- **Exercise data**
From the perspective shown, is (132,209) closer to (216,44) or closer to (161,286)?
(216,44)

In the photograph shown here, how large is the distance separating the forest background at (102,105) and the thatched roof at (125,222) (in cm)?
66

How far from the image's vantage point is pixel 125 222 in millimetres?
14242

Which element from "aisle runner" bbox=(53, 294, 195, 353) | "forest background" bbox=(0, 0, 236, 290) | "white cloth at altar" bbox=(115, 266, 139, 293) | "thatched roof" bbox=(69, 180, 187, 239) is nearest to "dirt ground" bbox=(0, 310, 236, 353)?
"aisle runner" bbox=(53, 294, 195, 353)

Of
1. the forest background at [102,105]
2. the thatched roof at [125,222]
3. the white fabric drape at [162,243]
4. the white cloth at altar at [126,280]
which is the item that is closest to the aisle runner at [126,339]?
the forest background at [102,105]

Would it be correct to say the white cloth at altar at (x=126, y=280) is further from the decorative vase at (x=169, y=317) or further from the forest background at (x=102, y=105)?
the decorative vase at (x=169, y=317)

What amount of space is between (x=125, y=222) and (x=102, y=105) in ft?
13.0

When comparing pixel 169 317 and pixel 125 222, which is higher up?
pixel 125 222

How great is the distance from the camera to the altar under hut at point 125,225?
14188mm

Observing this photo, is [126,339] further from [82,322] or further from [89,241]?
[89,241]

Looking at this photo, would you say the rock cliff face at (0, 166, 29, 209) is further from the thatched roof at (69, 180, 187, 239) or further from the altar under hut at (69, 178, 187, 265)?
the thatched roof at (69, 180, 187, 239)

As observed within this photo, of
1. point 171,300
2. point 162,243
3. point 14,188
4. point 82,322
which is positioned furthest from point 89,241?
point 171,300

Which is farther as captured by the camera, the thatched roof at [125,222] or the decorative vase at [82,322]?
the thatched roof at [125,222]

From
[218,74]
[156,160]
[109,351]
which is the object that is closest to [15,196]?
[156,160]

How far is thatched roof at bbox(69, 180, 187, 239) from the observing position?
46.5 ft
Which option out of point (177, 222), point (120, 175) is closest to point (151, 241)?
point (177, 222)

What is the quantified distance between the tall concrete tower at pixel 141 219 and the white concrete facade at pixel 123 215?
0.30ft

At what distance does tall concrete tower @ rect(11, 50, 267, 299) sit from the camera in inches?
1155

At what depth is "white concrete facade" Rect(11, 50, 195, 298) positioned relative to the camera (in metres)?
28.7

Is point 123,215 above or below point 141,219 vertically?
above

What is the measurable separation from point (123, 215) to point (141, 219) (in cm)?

- **What is asked**
Could you reproduce the records from the line with "Which option out" up to and including the last line of the records, multiplying every number in the answers (coordinates, distances and depths) by 1.45 and rounding each to its original number of decimals, with halves rounded up? Leave all other wording and numbers unchanged.

- **The output**
Which option out of point (177, 222), point (120, 175) is closest to point (151, 241)?
point (257, 322)

What is the quantified distance between the tall concrete tower at pixel 141 219 and the white concrete facade at pixel 123 215?
0.44ft

At what distance does tall concrete tower @ rect(11, 50, 267, 299) sit from the camera in inches?
1675

At what depth is "white concrete facade" Rect(11, 50, 195, 298) positioned relative to the camera (in metres)?
41.6

Is point 123,215 above or below point 141,219 vertically?
above

What is the measurable separation from point (123, 215) to point (141, 219) (in cm)?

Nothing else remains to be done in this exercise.